Yaşam süreleri çok kısa olan nötrofiller (bir günden bile az) bazen atıkları ya da küçük parçacıkları da yutabilir. Ölmüş olan nötrofitlerse, itihaplı bölgedeki sarı renkli irinin içine karışıyor.
Bu hücreler, içlerinde, mikroskopla bakıldığında açıkça görülebilen granüller taşımakta. Granüllerin içindeyse son derece yüksek toksik etkiye sahip, oksijen barındıran bir kimyasal var. Bir nötrofil düşman askerlerine hücum ederken granüllerîni minik bombalar gibi etrafa fırlatıp çevredeki tüm saldırganları öldürebilir.
Dendritikler
Bu hücreler vücudun her yerine dağılmış halde. Cildimiz, bağırsaklar, kemik iliği, dalak ya da lenf düğümleri gibi bağışıklık sisteminde kendilerine özgü görevleri olan tüm organ ve dokular dendritik hücrelerle dolu.
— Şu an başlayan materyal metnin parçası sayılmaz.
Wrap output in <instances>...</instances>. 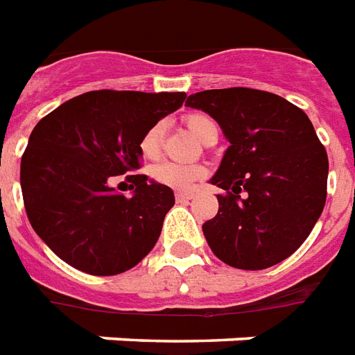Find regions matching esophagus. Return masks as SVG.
<instances>
[{"label": "esophagus", "instance_id": "1", "mask_svg": "<svg viewBox=\"0 0 355 355\" xmlns=\"http://www.w3.org/2000/svg\"><path fill=\"white\" fill-rule=\"evenodd\" d=\"M191 198H193V193H181V191L175 193V200H178V202H187Z\"/></svg>", "mask_w": 355, "mask_h": 355}]
</instances>
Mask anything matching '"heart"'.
<instances>
[{"label":"heart","instance_id":"heart-1","mask_svg":"<svg viewBox=\"0 0 355 355\" xmlns=\"http://www.w3.org/2000/svg\"><path fill=\"white\" fill-rule=\"evenodd\" d=\"M185 124L189 130L195 134L196 138L204 141L209 134L217 132V124L214 119L195 113L185 119ZM162 124H153L151 128H147L146 134L139 139V153L141 157L147 160L157 159L160 155V146H162ZM204 175V166L200 164H178V162H160L151 170V178L159 185L170 189H180V191H187L196 180H200Z\"/></svg>","mask_w":355,"mask_h":355}]
</instances>
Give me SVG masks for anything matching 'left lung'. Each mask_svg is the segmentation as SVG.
Segmentation results:
<instances>
[{
    "label": "left lung",
    "instance_id": "obj_1",
    "mask_svg": "<svg viewBox=\"0 0 355 355\" xmlns=\"http://www.w3.org/2000/svg\"><path fill=\"white\" fill-rule=\"evenodd\" d=\"M187 107L216 119L227 147L211 183L219 211L202 225L216 257L242 270L287 259L309 238L327 196L329 160L306 113L272 92L216 89Z\"/></svg>",
    "mask_w": 355,
    "mask_h": 355
}]
</instances>
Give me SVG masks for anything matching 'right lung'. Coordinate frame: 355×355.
Segmentation results:
<instances>
[{"label": "right lung", "instance_id": "1", "mask_svg": "<svg viewBox=\"0 0 355 355\" xmlns=\"http://www.w3.org/2000/svg\"><path fill=\"white\" fill-rule=\"evenodd\" d=\"M185 92L92 90L43 117L20 162L24 208L62 261L94 276L130 270L151 252L174 191L126 175L132 196L111 185L138 170L139 139L185 102Z\"/></svg>", "mask_w": 355, "mask_h": 355}]
</instances>
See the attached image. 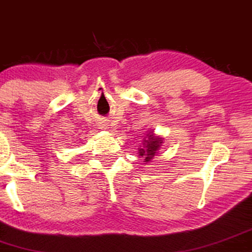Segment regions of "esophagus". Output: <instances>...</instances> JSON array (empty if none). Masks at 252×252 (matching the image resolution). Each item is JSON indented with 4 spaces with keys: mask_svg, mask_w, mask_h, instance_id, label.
<instances>
[{
    "mask_svg": "<svg viewBox=\"0 0 252 252\" xmlns=\"http://www.w3.org/2000/svg\"><path fill=\"white\" fill-rule=\"evenodd\" d=\"M102 125H104V124H102Z\"/></svg>",
    "mask_w": 252,
    "mask_h": 252,
    "instance_id": "obj_1",
    "label": "esophagus"
}]
</instances>
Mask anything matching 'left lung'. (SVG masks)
<instances>
[{"label":"left lung","mask_w":252,"mask_h":252,"mask_svg":"<svg viewBox=\"0 0 252 252\" xmlns=\"http://www.w3.org/2000/svg\"><path fill=\"white\" fill-rule=\"evenodd\" d=\"M163 141L160 138L155 137L154 134H148V138L144 139L143 144H144V148L139 149V156L145 158V162H150L152 159V157L156 155V151L159 149L160 144Z\"/></svg>","instance_id":"left-lung-1"}]
</instances>
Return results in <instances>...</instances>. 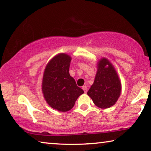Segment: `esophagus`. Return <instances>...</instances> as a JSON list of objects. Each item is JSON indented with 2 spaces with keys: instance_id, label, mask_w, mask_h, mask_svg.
Returning a JSON list of instances; mask_svg holds the SVG:
<instances>
[{
  "instance_id": "esophagus-1",
  "label": "esophagus",
  "mask_w": 151,
  "mask_h": 151,
  "mask_svg": "<svg viewBox=\"0 0 151 151\" xmlns=\"http://www.w3.org/2000/svg\"><path fill=\"white\" fill-rule=\"evenodd\" d=\"M82 88L83 89V91H85V93H87V91H88L87 87H86V86H83Z\"/></svg>"
}]
</instances>
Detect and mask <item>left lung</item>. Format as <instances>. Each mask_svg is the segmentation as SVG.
Here are the masks:
<instances>
[{"label": "left lung", "instance_id": "obj_1", "mask_svg": "<svg viewBox=\"0 0 151 151\" xmlns=\"http://www.w3.org/2000/svg\"><path fill=\"white\" fill-rule=\"evenodd\" d=\"M120 93L121 83L118 74L107 59L102 58L98 64L95 81L87 95L95 106L106 109L116 104Z\"/></svg>", "mask_w": 151, "mask_h": 151}]
</instances>
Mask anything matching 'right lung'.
Segmentation results:
<instances>
[{"mask_svg":"<svg viewBox=\"0 0 151 151\" xmlns=\"http://www.w3.org/2000/svg\"><path fill=\"white\" fill-rule=\"evenodd\" d=\"M70 56L60 54L45 67L42 82L44 96L50 107L62 112L71 109L84 91L69 74Z\"/></svg>","mask_w":151,"mask_h":151,"instance_id":"1","label":"right lung"}]
</instances>
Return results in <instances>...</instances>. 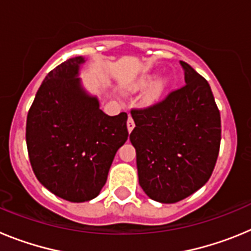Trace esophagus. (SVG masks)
Returning <instances> with one entry per match:
<instances>
[{
	"label": "esophagus",
	"instance_id": "34e87169",
	"mask_svg": "<svg viewBox=\"0 0 251 251\" xmlns=\"http://www.w3.org/2000/svg\"><path fill=\"white\" fill-rule=\"evenodd\" d=\"M136 127V124H134V121H133L132 117H128V121H127V128H128V132H132L133 128Z\"/></svg>",
	"mask_w": 251,
	"mask_h": 251
}]
</instances>
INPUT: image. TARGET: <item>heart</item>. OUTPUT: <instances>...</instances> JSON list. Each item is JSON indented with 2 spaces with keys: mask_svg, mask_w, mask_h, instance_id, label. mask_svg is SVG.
Returning <instances> with one entry per match:
<instances>
[{
  "mask_svg": "<svg viewBox=\"0 0 251 251\" xmlns=\"http://www.w3.org/2000/svg\"><path fill=\"white\" fill-rule=\"evenodd\" d=\"M153 77H154V75H145V76L139 77L138 80L134 83V88H136V89H143V88L150 85L151 81L153 80ZM167 84L168 81L166 80V79H159L158 81H156V83L153 84L147 92L148 100L150 101L157 100V99L163 94L165 89L167 88Z\"/></svg>",
  "mask_w": 251,
  "mask_h": 251,
  "instance_id": "obj_1",
  "label": "heart"
}]
</instances>
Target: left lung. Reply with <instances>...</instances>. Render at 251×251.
I'll use <instances>...</instances> for the list:
<instances>
[{"label":"left lung","mask_w":251,"mask_h":251,"mask_svg":"<svg viewBox=\"0 0 251 251\" xmlns=\"http://www.w3.org/2000/svg\"><path fill=\"white\" fill-rule=\"evenodd\" d=\"M186 84L163 100L132 109L139 185L152 200L175 203L208 181L220 151L221 119L211 88L179 61Z\"/></svg>","instance_id":"obj_1"}]
</instances>
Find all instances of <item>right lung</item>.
<instances>
[{
  "mask_svg": "<svg viewBox=\"0 0 251 251\" xmlns=\"http://www.w3.org/2000/svg\"><path fill=\"white\" fill-rule=\"evenodd\" d=\"M75 56L51 70L26 122V145L35 176L70 202L97 197L119 147L128 139L127 113L108 115L83 89Z\"/></svg>",
  "mask_w": 251,
  "mask_h": 251,
  "instance_id": "obj_1",
  "label": "right lung"
}]
</instances>
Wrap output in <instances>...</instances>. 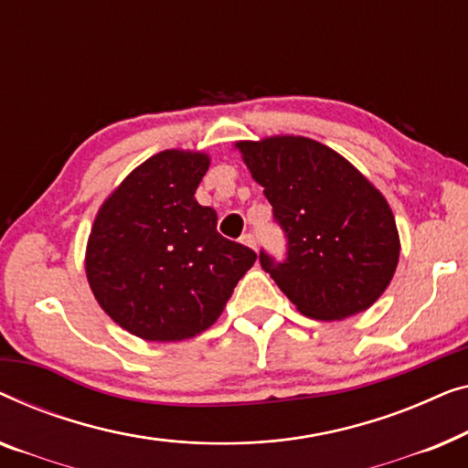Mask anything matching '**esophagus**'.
Instances as JSON below:
<instances>
[{
    "label": "esophagus",
    "instance_id": "1",
    "mask_svg": "<svg viewBox=\"0 0 468 468\" xmlns=\"http://www.w3.org/2000/svg\"><path fill=\"white\" fill-rule=\"evenodd\" d=\"M239 241L243 243V246H248V248H256V237L252 233H243L239 237Z\"/></svg>",
    "mask_w": 468,
    "mask_h": 468
}]
</instances>
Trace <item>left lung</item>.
I'll return each mask as SVG.
<instances>
[{
	"label": "left lung",
	"mask_w": 468,
	"mask_h": 468,
	"mask_svg": "<svg viewBox=\"0 0 468 468\" xmlns=\"http://www.w3.org/2000/svg\"><path fill=\"white\" fill-rule=\"evenodd\" d=\"M284 231L288 250L261 265L314 320H344L373 305L399 265V231L384 195L324 144L299 135L237 142Z\"/></svg>",
	"instance_id": "1"
}]
</instances>
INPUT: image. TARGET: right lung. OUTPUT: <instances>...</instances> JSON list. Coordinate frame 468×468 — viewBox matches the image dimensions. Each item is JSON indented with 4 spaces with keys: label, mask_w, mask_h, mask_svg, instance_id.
<instances>
[{
    "label": "right lung",
    "mask_w": 468,
    "mask_h": 468,
    "mask_svg": "<svg viewBox=\"0 0 468 468\" xmlns=\"http://www.w3.org/2000/svg\"><path fill=\"white\" fill-rule=\"evenodd\" d=\"M209 156L163 150L103 201L87 243V278L101 309L135 337L182 341L218 320L256 252L216 231L195 190Z\"/></svg>",
    "instance_id": "obj_1"
}]
</instances>
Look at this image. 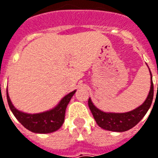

Bir yandan patojenlere öldürücü vuruşu yapmak için saldırırken, diğer taraftan onlardan parçalar toplayıp, tüm vücudu dolaşarak lenf düğümlerine bu parçaları ulaştırıyorlar. Böylece dendritik hücrelerden T hücrelerine bilgi aktarılmış oluyor. T hücreleri de buna cevaben hemen çoğalıp orduyu güçlendirerek saldırı planları yapmaya başlıyor.
Savaşılan Cepheler
Bağışıklık sisteminin yürüttüğü savaş üç ana cephede veriliyor:
ı. Lenf Düğümleri
2. Bademcikler
3. Dalak
Lenf düğümleri, lenf sisteminin bir parçası olarak neredeyse vücudun her yerinde mevcut ve birçok hücre çeşidini içeriyor. Onları, tüm vücuda yayılmış B ve T hücrelerinin bulunduğu merkezler gibi düşünebiliriz. Vücudumuzdaki yüzlerce lenf düğümü kol altları, kasık, boyun, çene altı, dirsek, göğüs ve karına dağılmış durumda. Lenf düğümlerinin sıvısı epitel ve diğer dokular tarafından emilen bir karışım içermekte. Antijen sunumu yapan hücreler, düşmanları B ve T hücrelerine tanıtmak için lenf düğümlerine yolculuk edip, bu bölgeyi savaşın stratejisini belirlemek için kullanıyor.
Bademcikler ağız ve boğaz yoluyla vücuda giren mikroplan tespit etme görevini üstlenirken, lenf sıvısı bademciklerin içindeki lenf damarlarından çene altındaki ve boyundaki düğümlere akıyor. Bu sırada lenfosit salgılanıp vücuda bu yolla girebilen mikroplar salgıyla temizlenmiş oluyor.
Karın boşluğunun sol üst kısmında bulunan dalak ise kandaki lenfositleri mikroplarla bir araya getirdiği şiddetli bir savaşa ev sahipliği yapıyor. Saldırganlar çeşitli kanallardan oluşan geniş bir ağ boyunca akıyor. Bu kanallar, mikrop yiyen hücreler ve dendritik hücrelerle dolu. Yani dalağa ulaşan saldırganları öldürmek için bekleyen özel birlikler burada önceden konuşlandırılmış durumda.